Antônia do Santos Neves, 57 anos, doméstica, moradora de Santa Izabel do Pará

“Desse papa, não espero nada, além de que faça um bom trabalho. Realmente, a mudança de um papa, da pessoa que figura no cargo da barca de Pedro, não faz mais diferença nos dias de hoje. Só quem tem o poder de mudar o que já está estabelecido é Deus.”

Tânia Bispo dos Santos, 44 anos, vendedora, moradora do Novo Gama

“No nosso tempo, tudo muda muito. Acho que temos que desejar coisas boas. Por isso, só espero o melhor. Se começar a bater forte nas questões da pedofilia e da corrupção dentro do Vaticano já estará bom demais. Gostei da escolha, porque acho que o papa deveria ter mais carisma, mais proximidade com o povo.

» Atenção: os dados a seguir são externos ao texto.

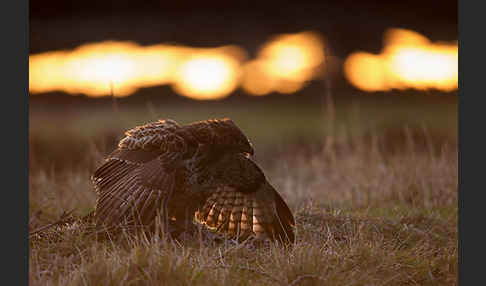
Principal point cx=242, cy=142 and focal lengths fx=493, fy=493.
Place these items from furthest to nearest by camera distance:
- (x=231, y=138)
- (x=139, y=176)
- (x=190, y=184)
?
(x=231, y=138), (x=190, y=184), (x=139, y=176)

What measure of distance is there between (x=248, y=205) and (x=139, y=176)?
86 cm

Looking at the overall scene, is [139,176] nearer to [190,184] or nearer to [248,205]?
[190,184]

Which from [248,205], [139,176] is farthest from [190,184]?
[248,205]

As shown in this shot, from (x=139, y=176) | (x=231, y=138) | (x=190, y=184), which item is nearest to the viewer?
(x=139, y=176)

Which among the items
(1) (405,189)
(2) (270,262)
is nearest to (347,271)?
(2) (270,262)

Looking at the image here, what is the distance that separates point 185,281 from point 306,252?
31.7 inches

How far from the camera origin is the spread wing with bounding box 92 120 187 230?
11.0 feet

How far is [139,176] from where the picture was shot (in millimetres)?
3459

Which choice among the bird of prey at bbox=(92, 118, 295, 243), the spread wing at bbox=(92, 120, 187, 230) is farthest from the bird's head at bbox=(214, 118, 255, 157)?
the spread wing at bbox=(92, 120, 187, 230)

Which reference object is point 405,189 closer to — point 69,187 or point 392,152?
point 392,152

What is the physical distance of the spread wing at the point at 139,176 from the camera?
3.35m

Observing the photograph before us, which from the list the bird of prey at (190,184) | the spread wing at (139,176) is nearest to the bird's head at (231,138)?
the bird of prey at (190,184)

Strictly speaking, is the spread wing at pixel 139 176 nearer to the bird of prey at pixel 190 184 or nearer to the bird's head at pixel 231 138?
the bird of prey at pixel 190 184

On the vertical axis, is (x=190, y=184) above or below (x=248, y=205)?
above
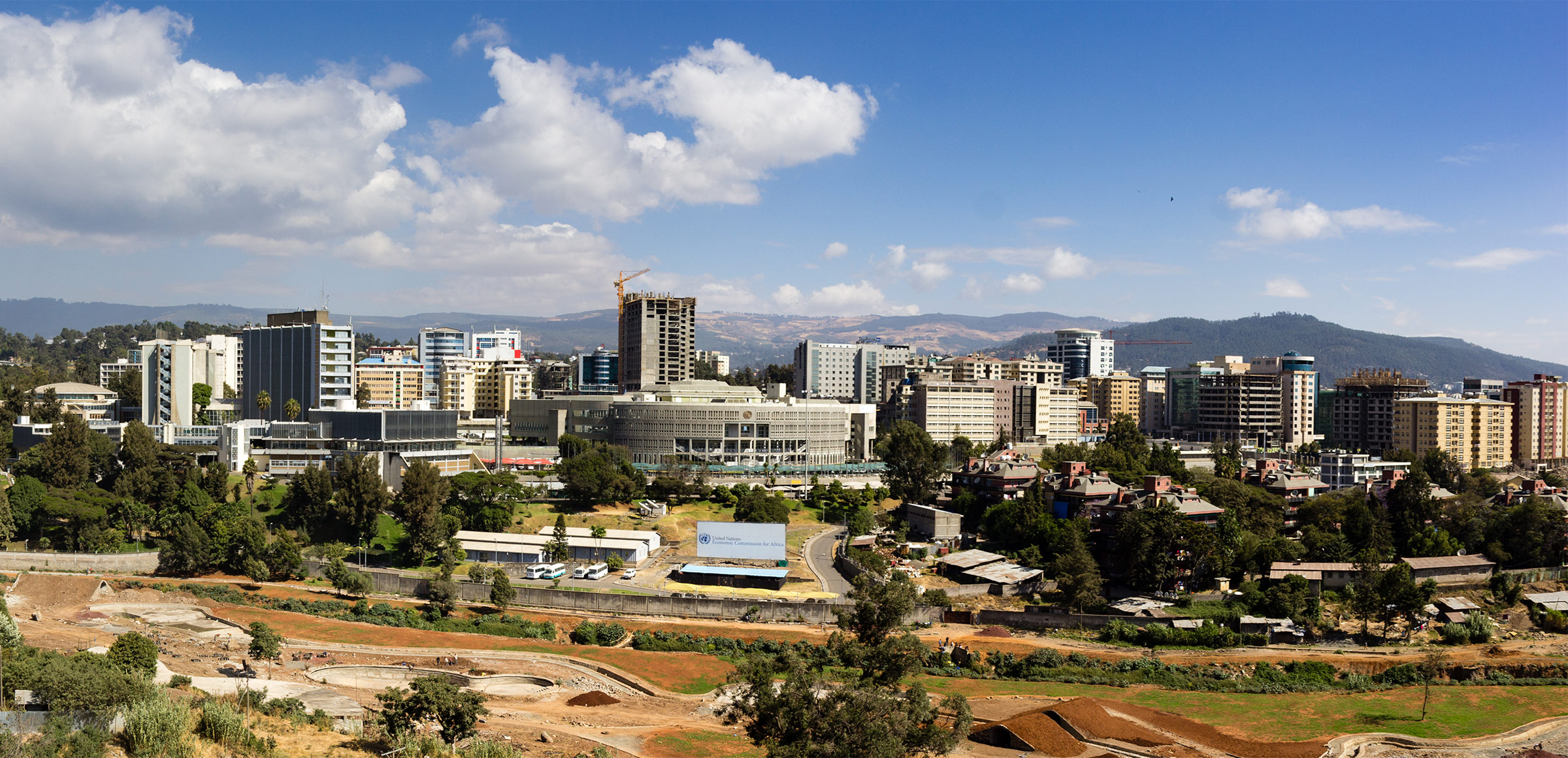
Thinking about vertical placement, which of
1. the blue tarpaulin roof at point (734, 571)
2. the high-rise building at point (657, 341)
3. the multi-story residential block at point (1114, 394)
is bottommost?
the blue tarpaulin roof at point (734, 571)

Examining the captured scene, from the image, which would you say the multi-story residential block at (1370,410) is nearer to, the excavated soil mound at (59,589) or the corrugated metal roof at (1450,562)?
the corrugated metal roof at (1450,562)

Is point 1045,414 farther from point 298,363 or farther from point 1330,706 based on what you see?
point 1330,706

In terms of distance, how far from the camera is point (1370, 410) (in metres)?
139

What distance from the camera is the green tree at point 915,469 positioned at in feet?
280

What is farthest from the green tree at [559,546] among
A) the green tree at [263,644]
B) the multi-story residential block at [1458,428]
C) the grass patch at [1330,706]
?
the multi-story residential block at [1458,428]

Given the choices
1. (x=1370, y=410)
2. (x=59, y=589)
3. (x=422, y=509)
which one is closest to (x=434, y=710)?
(x=59, y=589)

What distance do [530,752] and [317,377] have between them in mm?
81710

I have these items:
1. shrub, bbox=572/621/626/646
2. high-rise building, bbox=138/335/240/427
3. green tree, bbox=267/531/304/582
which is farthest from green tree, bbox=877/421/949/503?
high-rise building, bbox=138/335/240/427

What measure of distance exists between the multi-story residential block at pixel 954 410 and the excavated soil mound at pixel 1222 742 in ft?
312

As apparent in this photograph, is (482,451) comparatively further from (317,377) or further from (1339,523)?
(1339,523)

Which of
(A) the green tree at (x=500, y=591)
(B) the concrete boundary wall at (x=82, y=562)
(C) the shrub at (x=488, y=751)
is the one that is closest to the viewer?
(C) the shrub at (x=488, y=751)

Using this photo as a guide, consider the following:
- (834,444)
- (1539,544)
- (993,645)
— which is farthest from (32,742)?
(834,444)

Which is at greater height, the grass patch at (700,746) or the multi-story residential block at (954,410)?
the multi-story residential block at (954,410)

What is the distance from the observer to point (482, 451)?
351 feet
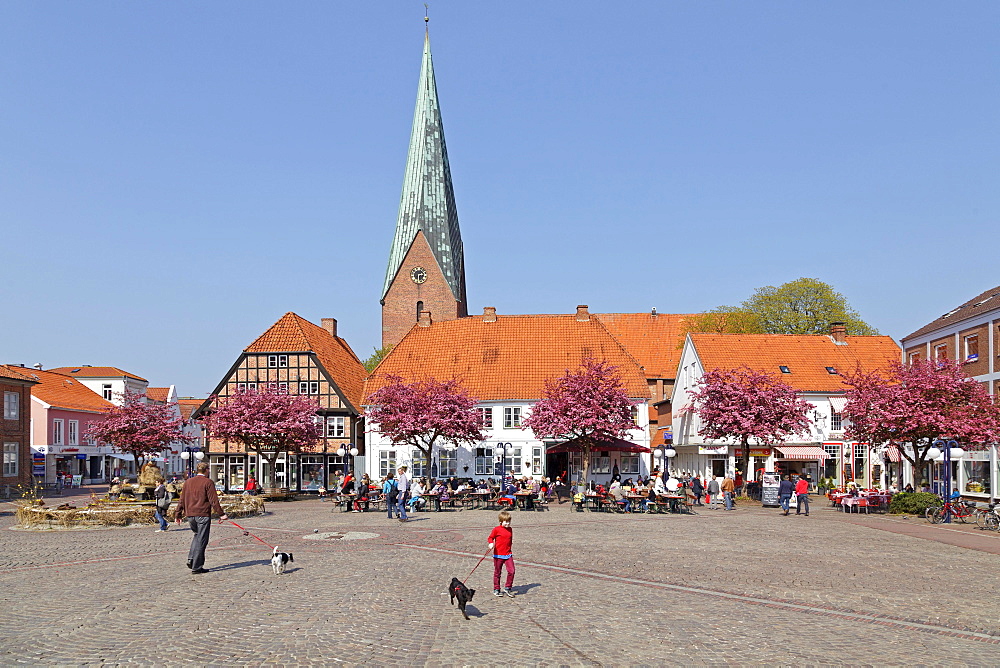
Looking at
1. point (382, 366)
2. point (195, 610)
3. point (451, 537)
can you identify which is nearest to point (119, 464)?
point (382, 366)

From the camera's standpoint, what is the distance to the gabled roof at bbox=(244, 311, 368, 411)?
56.1 m

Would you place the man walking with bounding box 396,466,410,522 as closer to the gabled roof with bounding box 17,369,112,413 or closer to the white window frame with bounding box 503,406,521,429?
the white window frame with bounding box 503,406,521,429

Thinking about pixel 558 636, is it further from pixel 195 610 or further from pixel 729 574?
pixel 729 574

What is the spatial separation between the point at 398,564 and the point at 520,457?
3152 cm

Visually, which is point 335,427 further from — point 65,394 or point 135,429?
point 65,394

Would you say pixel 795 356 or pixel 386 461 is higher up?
pixel 795 356

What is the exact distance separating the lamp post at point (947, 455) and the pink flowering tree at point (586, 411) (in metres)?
Result: 12.1

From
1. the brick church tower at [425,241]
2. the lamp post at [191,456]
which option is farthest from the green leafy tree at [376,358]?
the lamp post at [191,456]

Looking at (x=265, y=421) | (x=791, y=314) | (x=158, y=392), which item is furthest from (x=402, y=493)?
(x=158, y=392)

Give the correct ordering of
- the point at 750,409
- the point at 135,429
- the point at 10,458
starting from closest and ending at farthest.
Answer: the point at 750,409
the point at 10,458
the point at 135,429

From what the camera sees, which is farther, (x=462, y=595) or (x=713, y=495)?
(x=713, y=495)

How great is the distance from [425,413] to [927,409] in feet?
66.3

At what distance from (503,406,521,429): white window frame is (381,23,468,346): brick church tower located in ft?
103

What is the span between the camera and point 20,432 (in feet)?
167
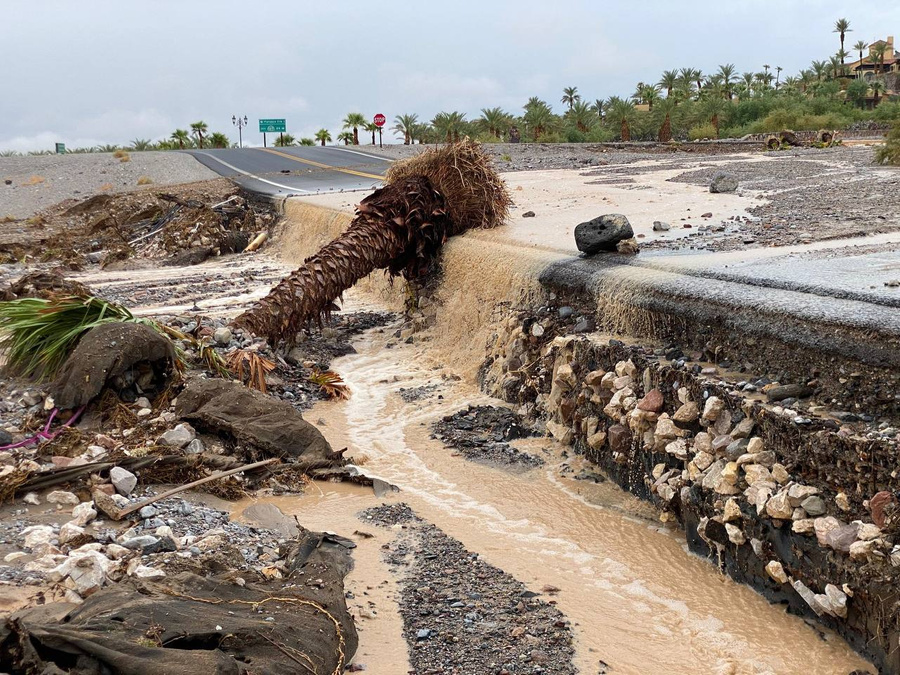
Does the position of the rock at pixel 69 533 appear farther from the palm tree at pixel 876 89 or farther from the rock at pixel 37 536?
the palm tree at pixel 876 89

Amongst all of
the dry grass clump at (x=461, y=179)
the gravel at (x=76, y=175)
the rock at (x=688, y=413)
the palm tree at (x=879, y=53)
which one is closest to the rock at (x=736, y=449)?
the rock at (x=688, y=413)

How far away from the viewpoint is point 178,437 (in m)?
6.50

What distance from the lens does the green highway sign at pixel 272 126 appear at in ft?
166

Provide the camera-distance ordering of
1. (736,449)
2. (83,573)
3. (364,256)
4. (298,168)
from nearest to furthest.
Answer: (83,573) < (736,449) < (364,256) < (298,168)

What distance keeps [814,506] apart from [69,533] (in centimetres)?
405

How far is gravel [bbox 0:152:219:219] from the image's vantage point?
944 inches

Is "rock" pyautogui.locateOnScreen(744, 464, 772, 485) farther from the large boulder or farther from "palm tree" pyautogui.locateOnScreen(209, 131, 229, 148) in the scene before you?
"palm tree" pyautogui.locateOnScreen(209, 131, 229, 148)

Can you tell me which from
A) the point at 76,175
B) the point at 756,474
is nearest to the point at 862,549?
the point at 756,474

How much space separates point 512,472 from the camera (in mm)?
7137

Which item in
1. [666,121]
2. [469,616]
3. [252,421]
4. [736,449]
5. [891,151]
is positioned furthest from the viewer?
[666,121]

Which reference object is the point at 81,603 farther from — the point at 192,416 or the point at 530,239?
the point at 530,239

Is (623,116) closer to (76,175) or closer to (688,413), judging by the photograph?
(76,175)

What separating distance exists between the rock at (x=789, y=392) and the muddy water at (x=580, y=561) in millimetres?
1124

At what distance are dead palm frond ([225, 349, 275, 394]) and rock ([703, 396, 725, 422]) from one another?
180 inches
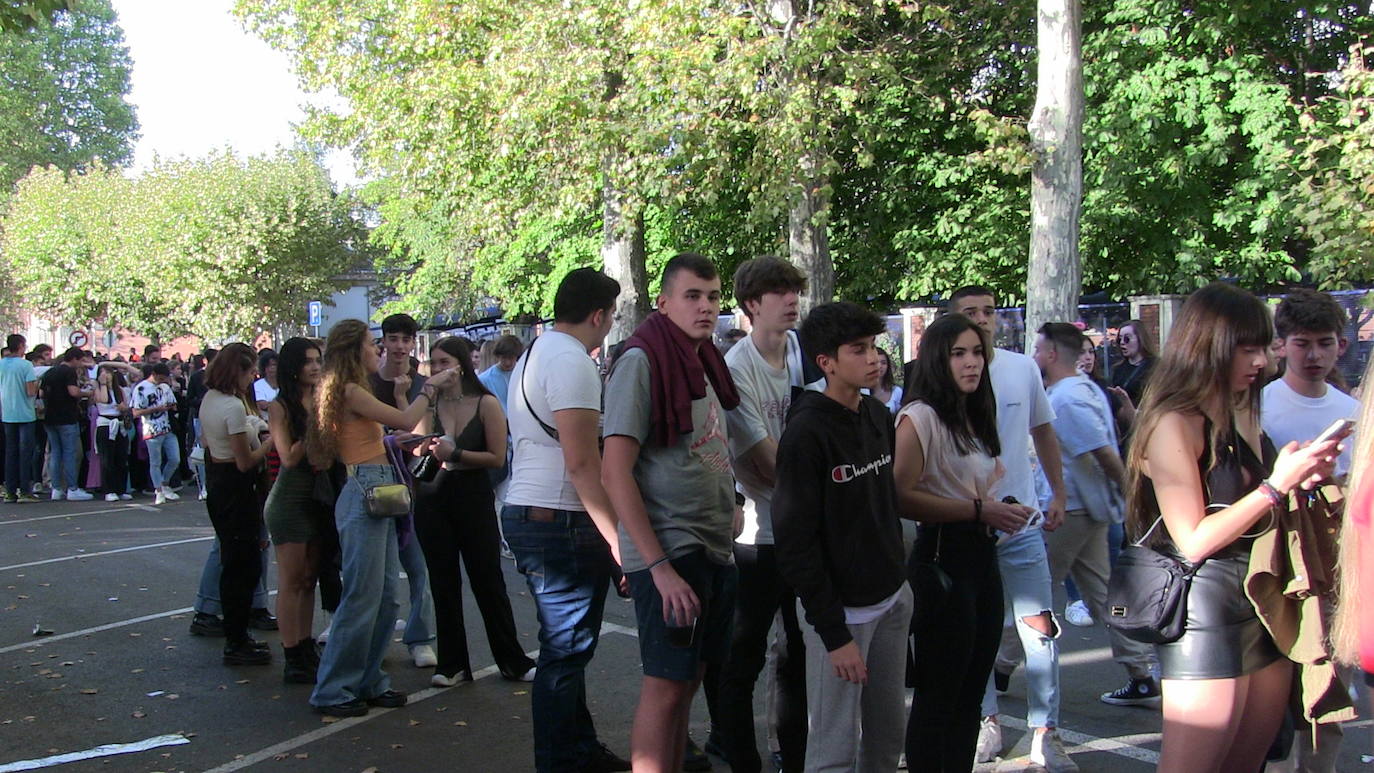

Essa é a diferença entre um latino e um europeu.”

Júlio Cezar Siqueira, 42 anos, vendedor ambulante, morador do Gama

“A Igreja hoje é um negócio e cabe ao papa combater esse consumismo desenfreado. Entretanto, a mudança tem que ser de dentro para fora. A gente tem que mudar para que o papa, que é um representante do povo, mude também. Espero que a Igreja se aproxime do povo, compreenda e aceite o outro independentemente da religião.”

Pabline Coimbra, 21 anos, estudante de psicologia, moradora de Vicente Pires.

“A expectativa é de que o papa seja mais atento à influência do capitalismo na religião, que chega a ser perversa com uma grande quantidade de pessoas no mundo todo. Espero, sinceramente, que ele pelo menos tente intervir nessa política discriminatória.”